* **Passage shown**
Home iPhone to Android: One Week with the Nexus S

iPhone to Android: One Week with the Nexus S

After 30 minutes of frantic searching, I found my iPhone. Under four inches of water. In a pond. Sunken deep into the sandy bottom. The story of how it got there isn’t all that interesting – it involves chasing a squealing toddler running towards the water’s edge – I never even heard the quiet sploosh at the time, when the phone slipped out of my pocket somehow, and into the water. But the horror I felt seeing the shiny little Apple logo glinting in the afternoon sun beneath the rippling surface is something I won’t soon forget. My iPhone. Destroyed.

Luckily for me, I had a backup. For over a week, I had been playing with the brand-new Nexus S, Google’s latest flagship Android device, running the stock version of the Android mobile operating system code-named Gingerbread. But I hadn’t switched over to make it my primary device. Now I had no choice.

* **Material shown**
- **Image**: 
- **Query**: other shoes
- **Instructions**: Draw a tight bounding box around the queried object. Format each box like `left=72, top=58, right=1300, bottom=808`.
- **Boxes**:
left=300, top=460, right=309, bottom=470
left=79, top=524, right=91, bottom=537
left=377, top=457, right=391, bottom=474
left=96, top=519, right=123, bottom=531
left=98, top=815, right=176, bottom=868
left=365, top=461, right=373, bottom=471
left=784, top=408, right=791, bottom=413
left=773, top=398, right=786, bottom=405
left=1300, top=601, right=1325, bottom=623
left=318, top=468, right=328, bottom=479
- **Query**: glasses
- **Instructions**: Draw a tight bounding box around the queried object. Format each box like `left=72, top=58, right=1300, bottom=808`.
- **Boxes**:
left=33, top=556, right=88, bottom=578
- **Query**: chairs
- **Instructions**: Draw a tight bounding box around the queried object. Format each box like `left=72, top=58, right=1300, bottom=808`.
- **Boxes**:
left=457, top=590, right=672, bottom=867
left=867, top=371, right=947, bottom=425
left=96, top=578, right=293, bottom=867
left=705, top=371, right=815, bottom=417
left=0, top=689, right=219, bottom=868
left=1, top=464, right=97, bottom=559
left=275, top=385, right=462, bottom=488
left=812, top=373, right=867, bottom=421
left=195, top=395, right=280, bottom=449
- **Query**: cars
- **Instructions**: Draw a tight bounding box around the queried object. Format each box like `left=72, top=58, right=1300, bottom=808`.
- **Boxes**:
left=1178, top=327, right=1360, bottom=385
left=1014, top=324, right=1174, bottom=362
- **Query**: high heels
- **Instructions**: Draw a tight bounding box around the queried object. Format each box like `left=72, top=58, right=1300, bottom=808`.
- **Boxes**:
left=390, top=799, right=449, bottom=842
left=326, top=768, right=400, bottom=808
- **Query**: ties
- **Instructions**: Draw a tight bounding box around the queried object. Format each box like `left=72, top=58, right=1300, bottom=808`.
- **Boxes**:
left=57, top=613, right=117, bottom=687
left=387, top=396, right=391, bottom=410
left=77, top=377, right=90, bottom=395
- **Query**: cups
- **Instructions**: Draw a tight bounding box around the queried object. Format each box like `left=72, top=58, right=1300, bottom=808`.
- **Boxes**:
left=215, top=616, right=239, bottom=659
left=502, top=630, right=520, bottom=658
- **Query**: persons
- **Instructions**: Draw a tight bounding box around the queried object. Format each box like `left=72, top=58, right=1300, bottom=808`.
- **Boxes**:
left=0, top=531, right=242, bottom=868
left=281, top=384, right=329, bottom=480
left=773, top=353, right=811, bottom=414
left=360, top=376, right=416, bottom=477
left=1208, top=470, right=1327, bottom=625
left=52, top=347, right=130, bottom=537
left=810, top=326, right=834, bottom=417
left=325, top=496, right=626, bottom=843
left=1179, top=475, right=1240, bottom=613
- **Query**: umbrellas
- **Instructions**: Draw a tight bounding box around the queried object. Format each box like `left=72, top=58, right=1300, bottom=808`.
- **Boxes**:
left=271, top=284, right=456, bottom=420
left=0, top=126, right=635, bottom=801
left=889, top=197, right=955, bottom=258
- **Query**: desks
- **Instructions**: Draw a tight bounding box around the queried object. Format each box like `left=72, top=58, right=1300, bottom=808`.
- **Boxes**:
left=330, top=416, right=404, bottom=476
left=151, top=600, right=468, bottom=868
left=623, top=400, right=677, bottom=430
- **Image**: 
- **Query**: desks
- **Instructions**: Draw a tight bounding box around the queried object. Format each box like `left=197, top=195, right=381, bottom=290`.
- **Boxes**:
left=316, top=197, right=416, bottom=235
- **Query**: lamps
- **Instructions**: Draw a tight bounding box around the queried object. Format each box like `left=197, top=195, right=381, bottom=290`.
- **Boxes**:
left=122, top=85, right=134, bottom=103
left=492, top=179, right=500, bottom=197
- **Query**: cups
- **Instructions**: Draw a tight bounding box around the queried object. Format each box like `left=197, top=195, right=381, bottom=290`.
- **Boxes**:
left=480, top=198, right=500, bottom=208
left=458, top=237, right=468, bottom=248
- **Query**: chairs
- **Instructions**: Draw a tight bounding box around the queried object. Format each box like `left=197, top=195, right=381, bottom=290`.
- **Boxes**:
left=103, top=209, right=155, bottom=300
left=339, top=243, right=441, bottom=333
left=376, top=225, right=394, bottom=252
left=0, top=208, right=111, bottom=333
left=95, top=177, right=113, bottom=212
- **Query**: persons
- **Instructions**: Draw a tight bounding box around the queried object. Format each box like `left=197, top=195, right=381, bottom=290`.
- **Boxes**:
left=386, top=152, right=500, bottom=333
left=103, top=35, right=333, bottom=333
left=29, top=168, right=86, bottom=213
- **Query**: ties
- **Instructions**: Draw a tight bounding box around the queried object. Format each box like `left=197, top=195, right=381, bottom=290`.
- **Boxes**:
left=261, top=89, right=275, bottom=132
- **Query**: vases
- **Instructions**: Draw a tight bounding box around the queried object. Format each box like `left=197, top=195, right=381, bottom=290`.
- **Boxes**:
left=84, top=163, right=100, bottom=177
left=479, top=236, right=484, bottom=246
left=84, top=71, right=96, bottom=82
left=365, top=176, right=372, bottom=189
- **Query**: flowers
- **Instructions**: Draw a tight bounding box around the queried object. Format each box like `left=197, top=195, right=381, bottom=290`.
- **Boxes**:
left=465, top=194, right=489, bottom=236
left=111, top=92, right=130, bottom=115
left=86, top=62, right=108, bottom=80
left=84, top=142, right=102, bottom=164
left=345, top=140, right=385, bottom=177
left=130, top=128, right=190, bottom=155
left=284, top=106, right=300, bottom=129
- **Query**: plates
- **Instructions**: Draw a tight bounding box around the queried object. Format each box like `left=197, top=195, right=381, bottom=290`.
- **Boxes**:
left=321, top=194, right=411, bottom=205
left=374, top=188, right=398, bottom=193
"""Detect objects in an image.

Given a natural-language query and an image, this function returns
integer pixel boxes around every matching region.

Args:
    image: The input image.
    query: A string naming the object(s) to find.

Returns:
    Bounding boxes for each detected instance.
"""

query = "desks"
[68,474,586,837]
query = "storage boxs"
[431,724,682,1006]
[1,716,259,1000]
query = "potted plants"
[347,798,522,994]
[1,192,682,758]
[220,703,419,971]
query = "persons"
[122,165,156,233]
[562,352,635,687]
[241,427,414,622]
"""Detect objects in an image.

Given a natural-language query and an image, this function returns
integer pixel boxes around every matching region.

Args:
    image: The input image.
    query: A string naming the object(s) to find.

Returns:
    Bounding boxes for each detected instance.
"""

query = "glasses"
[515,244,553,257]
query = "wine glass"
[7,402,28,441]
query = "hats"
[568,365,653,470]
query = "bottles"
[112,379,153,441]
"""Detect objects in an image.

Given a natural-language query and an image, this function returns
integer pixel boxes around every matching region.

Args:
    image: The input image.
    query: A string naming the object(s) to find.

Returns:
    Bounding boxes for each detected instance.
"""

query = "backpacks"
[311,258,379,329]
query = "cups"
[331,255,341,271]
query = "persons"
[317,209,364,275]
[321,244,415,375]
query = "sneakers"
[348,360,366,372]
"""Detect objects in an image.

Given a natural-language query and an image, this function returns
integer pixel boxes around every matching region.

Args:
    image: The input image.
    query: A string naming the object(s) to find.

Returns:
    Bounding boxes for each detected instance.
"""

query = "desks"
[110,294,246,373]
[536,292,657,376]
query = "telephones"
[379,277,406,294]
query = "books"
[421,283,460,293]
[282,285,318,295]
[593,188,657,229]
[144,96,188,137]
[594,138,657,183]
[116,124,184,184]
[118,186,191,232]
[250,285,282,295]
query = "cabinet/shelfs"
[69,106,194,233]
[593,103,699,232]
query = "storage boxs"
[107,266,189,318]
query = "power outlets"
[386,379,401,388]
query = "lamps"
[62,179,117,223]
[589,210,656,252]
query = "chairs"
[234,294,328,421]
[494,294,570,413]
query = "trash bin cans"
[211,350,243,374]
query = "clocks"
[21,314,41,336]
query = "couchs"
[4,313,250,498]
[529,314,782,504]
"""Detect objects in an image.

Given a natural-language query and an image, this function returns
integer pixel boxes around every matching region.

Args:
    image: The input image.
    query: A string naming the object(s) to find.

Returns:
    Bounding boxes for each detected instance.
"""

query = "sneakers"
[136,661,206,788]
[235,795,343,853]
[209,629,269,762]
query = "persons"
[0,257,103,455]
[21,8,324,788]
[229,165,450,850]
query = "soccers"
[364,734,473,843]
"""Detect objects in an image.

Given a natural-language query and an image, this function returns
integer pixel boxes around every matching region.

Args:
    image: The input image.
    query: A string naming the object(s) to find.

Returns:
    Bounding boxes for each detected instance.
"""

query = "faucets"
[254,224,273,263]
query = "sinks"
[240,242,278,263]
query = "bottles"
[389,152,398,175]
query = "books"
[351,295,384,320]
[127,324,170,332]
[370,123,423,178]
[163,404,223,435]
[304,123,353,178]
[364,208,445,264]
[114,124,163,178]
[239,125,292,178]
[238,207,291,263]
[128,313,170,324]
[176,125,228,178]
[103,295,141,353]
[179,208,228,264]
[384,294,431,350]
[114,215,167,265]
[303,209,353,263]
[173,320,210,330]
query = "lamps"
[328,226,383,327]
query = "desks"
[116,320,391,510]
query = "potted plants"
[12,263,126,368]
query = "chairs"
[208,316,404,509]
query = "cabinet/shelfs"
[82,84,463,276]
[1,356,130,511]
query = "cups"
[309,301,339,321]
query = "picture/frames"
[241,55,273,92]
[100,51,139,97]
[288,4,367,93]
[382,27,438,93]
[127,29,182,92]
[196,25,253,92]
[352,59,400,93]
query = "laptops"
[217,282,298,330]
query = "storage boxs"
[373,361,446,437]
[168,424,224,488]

* **Exercises**
1. In the passage on switching from iPhone to Android, change "pond" to "lake" and write out the part between "Home iPhone to" and "My iPhone. Destroyed.", inclusive.
2. Answer these from the passage on switching from iPhone to Android, one per line:
(a) How long did the search for the phone last?
(b) How deep was the water the phone lay under?
(c) What is the code name of the Android version on the Nexus S?
3. Shorten the paragraph beginning "Luckily for me, I had a backup" from the passage on switching from iPhone to Android, keeping its main facts.

* **Task-by-task solutions**
1.
Home iPhone to Android: One Week with the Nexus S

iPhone to Android: One Week with the Nexus S

After 30 minutes of frantic searching, I found my iPhone. Under four inches of water. In a lake. Sunken deep into the sandy bottom. The story of how it got there isn’t all that interesting – it involves chasing a squealing toddler running towards the water’s edge – I never even heard the quiet sploosh at the time, when the phone slipped out of my pocket somehow, and into the water. But the horror I felt seeing the shiny little Apple logo glinting in the afternoon sun beneath the rippling surface is something I won’t soon forget. My iPhone. Destroyed.

2.
(a) 30 minutes
(b) Four inches
(c) Gingerbread

3. The writer had a backup: the brand-new Nexus S, Google's latest flagship Android device, running stock Android (code-named Gingerbread). They had used it for over a week but had not made it their primary device until now, when they had no choice.